(Aufgaben und Übungen)
1. Prüfen Sie, ob die folgenden Aussagen mit dem Textauszug übereinstimmen, und antworten Sie jeweils mit Ja oder Nein samt den entscheidenden Worten als wörtlichem Zitat: (a) Laut der IHK-Studie fanden mehr als 80 Prozent der Ladevorgänge in zweiter Reihe statt. (b) In der Innenstadt gibt es mehr als 2000 Ladezonen. (c) In den Ladezonen darf jedermann zehn Minuten parken und laden.
2. Schreiben Sie bitte aus dem Textauszug den Abschnitt ab, der mit „Kölner InnenstadtGroßer Ärger“ beginnt und bis einschließlich „für ein Anmeldesystem.“ reicht.

**** Textauszug

Kölner InnenstadtGroßer Ärger um viele Falschparker in Ladezonen
Köln – Er sagt es mit geballter Faust: „Das System ist gescheitert. Es ist am Ende“, platzt es aus Andreas Hupke (Grüne), Bezirksbürgermeister in der Innenstadt, heraus. Nein, der Grünenpolitiker, der gerne auch mal für revolutionäre Ansätze zu haben ist, mein nicht das große Ganze, er meint die Ladezonen. Eine, am Rathenauplatz, hat er täglich vor Augen. „Zugeparkt. Die ist immer zugeparkt.“ Selbst härteste Restriktionen würden nicht helfen. „Der Abschleppwagen ist noch nicht um die Ecke, da steht der Nächste schon dort.“ Hupke fordert nicht weniger als einen Systemwechsel. Weg von der alleinigen Bestreifung durch Politessen, hin zu einer smarten App für ein Anmeldesystem.
Der Bezirksbürgermeister hat nicht am Rande des Rathenauplatzes Halt gemacht. Wo immer er in der Kölner Innenstadt die Ladezonen in den Blick nahm, auf Verstöße musste er nicht lange warten. „Möbellieferanten oder Umzugsunternehmen müssen sich in die zweite Reihe stellen, weil die Ladezonen als Parkplatz missbraucht werden.“
Kein neues Problem in Köln
Das Problem ist nicht neu. Anfang 2018 stellte die Industrie- und Handelskammer (IHK) Köln eine von ihr beauftragte Studie vor. Das Ergebnis: Mehr als 80 Prozent der Ladevorgänge fanden in zweiter Reihe statt. In 60 Prozent dieser Fälle war der Grund, dass Ladezonen von Pkw widerrechtlich zugestellt wurden. Ladezonen müssten klarer geregelt und Verstöße strenger geahndet werden, forderte damals Dr. Ulrich Soénius, stellvertretender Hauptgeschäftsführer der IHK. Doch laut Hupke hat sich seitdem nichts gebessert. Im Gegenteil: „Es ist immer schlimmer geworden.“
Ein Problem sind die komplizierten Kontrollen. In der Innenstadt gibt es 1613 Ladezonen. Drei Minuten kann jedermann in ihnen parken und laden. Die Kontrolleure des Ordnungsamtes müssen also mindestens zweimal vorbeikommen, und die Lage sondieren.

********
**** Aufgeführte Einträge

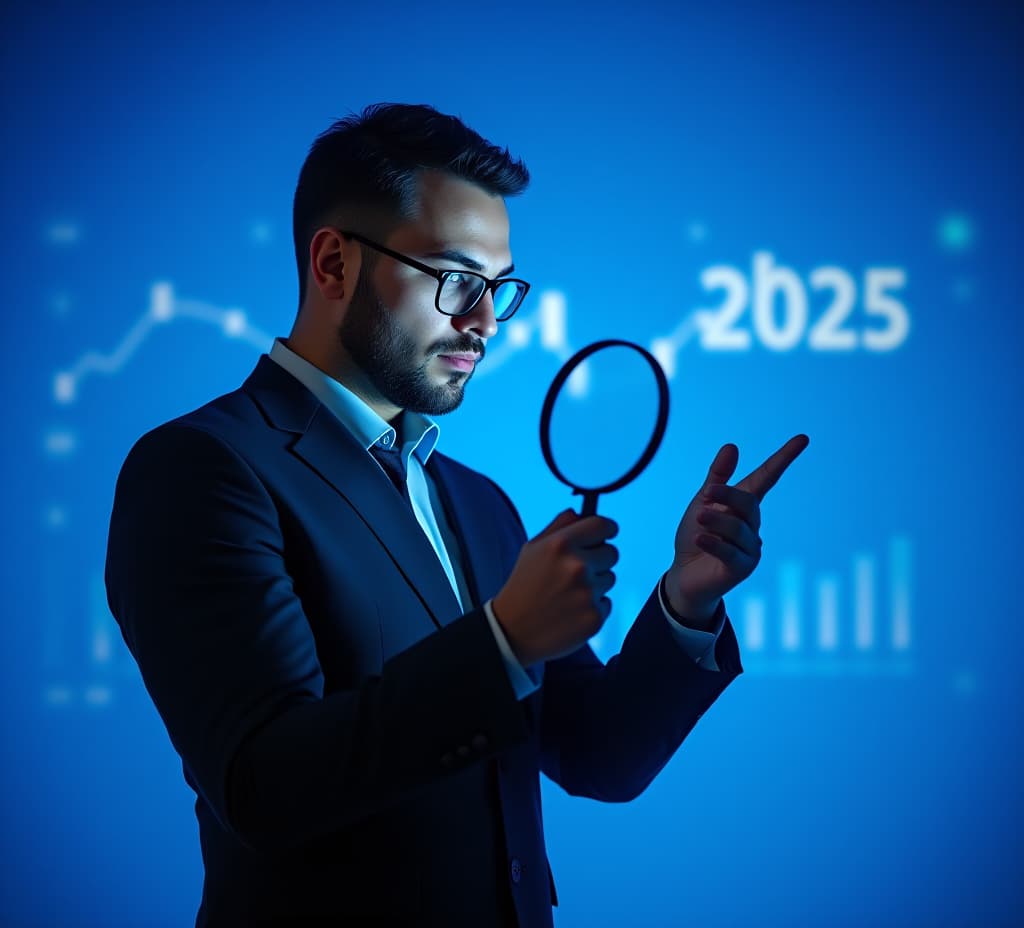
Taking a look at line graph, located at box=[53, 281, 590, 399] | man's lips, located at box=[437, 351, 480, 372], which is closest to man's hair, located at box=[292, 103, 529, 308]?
man's lips, located at box=[437, 351, 480, 372]

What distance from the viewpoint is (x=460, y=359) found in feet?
6.06

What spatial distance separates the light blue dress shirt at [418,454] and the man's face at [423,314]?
0.06m

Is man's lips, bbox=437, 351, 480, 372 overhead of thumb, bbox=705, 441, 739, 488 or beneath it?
overhead

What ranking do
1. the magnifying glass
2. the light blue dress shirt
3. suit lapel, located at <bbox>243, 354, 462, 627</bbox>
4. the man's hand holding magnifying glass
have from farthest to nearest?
the light blue dress shirt < suit lapel, located at <bbox>243, 354, 462, 627</bbox> < the man's hand holding magnifying glass < the magnifying glass

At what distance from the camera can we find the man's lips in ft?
5.99

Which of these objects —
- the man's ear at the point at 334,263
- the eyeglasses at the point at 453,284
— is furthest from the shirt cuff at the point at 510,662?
the man's ear at the point at 334,263

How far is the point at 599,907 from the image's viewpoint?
360 centimetres

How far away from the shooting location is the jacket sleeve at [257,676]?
1.22 meters

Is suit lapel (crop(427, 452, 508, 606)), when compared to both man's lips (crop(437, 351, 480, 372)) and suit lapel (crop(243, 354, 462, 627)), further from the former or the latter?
man's lips (crop(437, 351, 480, 372))

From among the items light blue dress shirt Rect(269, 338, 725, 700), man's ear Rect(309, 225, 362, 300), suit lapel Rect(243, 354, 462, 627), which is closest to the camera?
suit lapel Rect(243, 354, 462, 627)

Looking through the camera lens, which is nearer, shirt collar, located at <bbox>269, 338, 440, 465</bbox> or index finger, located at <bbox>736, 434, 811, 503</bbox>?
index finger, located at <bbox>736, 434, 811, 503</bbox>

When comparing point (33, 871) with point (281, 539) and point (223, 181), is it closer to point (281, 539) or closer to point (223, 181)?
point (223, 181)

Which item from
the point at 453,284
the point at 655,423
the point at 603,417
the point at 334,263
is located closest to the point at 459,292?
the point at 453,284

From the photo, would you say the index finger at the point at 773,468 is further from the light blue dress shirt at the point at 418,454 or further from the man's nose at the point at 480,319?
the man's nose at the point at 480,319
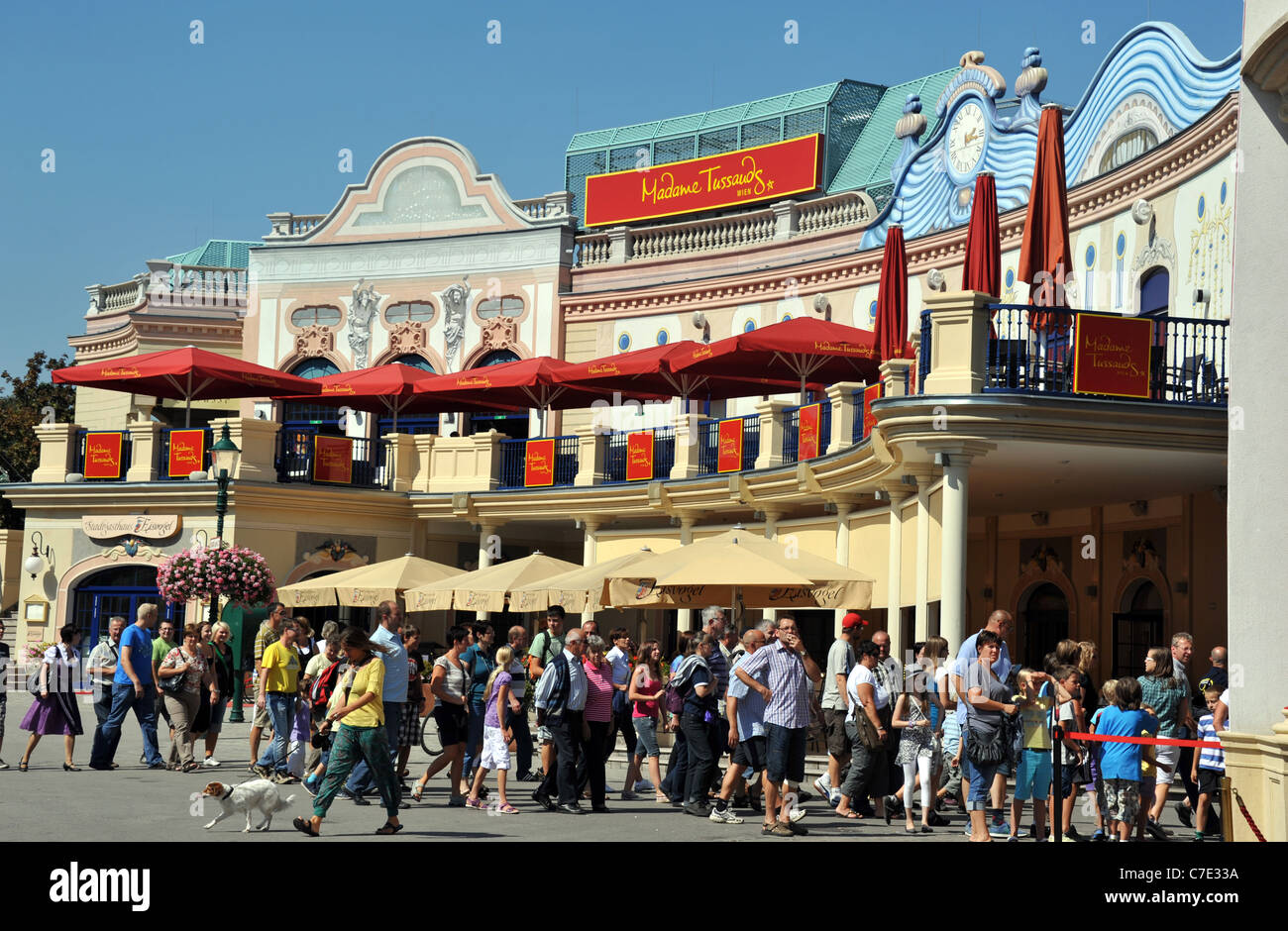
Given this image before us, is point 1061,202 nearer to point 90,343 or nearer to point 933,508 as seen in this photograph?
point 933,508

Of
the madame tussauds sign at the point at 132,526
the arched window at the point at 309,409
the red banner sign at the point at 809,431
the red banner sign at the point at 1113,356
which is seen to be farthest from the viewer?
the arched window at the point at 309,409

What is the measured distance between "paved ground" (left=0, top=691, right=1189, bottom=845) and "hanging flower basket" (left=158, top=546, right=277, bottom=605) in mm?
10852

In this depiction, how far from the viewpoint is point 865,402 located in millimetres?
20781

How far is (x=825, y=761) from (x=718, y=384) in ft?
40.5

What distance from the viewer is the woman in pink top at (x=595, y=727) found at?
565 inches

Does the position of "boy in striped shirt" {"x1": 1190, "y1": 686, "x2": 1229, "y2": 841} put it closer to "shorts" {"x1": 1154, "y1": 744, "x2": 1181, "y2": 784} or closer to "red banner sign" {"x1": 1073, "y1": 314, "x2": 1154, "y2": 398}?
"shorts" {"x1": 1154, "y1": 744, "x2": 1181, "y2": 784}

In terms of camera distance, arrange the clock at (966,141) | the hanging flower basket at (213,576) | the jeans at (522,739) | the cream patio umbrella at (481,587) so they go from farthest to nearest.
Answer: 1. the clock at (966,141)
2. the hanging flower basket at (213,576)
3. the cream patio umbrella at (481,587)
4. the jeans at (522,739)

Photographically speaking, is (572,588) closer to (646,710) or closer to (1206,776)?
(646,710)

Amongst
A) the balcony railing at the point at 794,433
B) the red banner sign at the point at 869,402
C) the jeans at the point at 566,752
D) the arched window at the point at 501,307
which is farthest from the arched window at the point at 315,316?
the jeans at the point at 566,752

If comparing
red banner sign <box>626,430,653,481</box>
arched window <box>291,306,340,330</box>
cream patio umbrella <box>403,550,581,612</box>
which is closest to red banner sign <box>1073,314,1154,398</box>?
cream patio umbrella <box>403,550,581,612</box>

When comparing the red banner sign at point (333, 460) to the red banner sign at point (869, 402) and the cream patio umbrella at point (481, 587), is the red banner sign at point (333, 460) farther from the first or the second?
the red banner sign at point (869, 402)

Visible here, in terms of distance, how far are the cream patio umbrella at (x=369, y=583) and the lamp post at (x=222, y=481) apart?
1.89 metres

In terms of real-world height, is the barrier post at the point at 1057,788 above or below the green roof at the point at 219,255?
below
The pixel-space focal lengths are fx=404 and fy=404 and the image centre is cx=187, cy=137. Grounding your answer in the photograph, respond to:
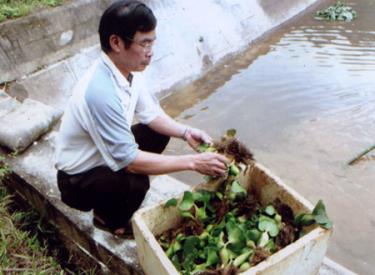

********

(Lösungen)
1.
(a) Ja: „Mehr als 80 Prozent der Ladevorgänge fanden in zweiter Reihe statt.“
(b) Nein: „In der Innenstadt gibt es 1613 Ladezonen.“
(c) Nein: „Drei Minuten kann jedermann in ihnen parken und laden.“

2.
Kölner InnenstadtGroßer Ärger um viele Falschparker in Ladezonen
Köln – Er sagt es mit geballter Faust: „Das System ist gescheitert. Es ist am Ende“, platzt es aus Andreas Hupke (Grüne), Bezirksbürgermeister in der Innenstadt, heraus. Nein, der Grünenpolitiker, der gerne auch mal für revolutionäre Ansätze zu haben ist, mein nicht das große Ganze, er meint die Ladezonen. Eine, am Rathenauplatz, hat er täglich vor Augen. „Zugeparkt. Die ist immer zugeparkt.“ Selbst härteste Restriktionen würden nicht helfen. „Der Abschleppwagen ist noch nicht um die Ecke, da steht der Nächste schon dort.“ Hupke fordert nicht weniger als einen Systemwechsel. Weg von der alleinigen Bestreifung durch Politessen, hin zu einer smarten App für ein Anmeldesystem.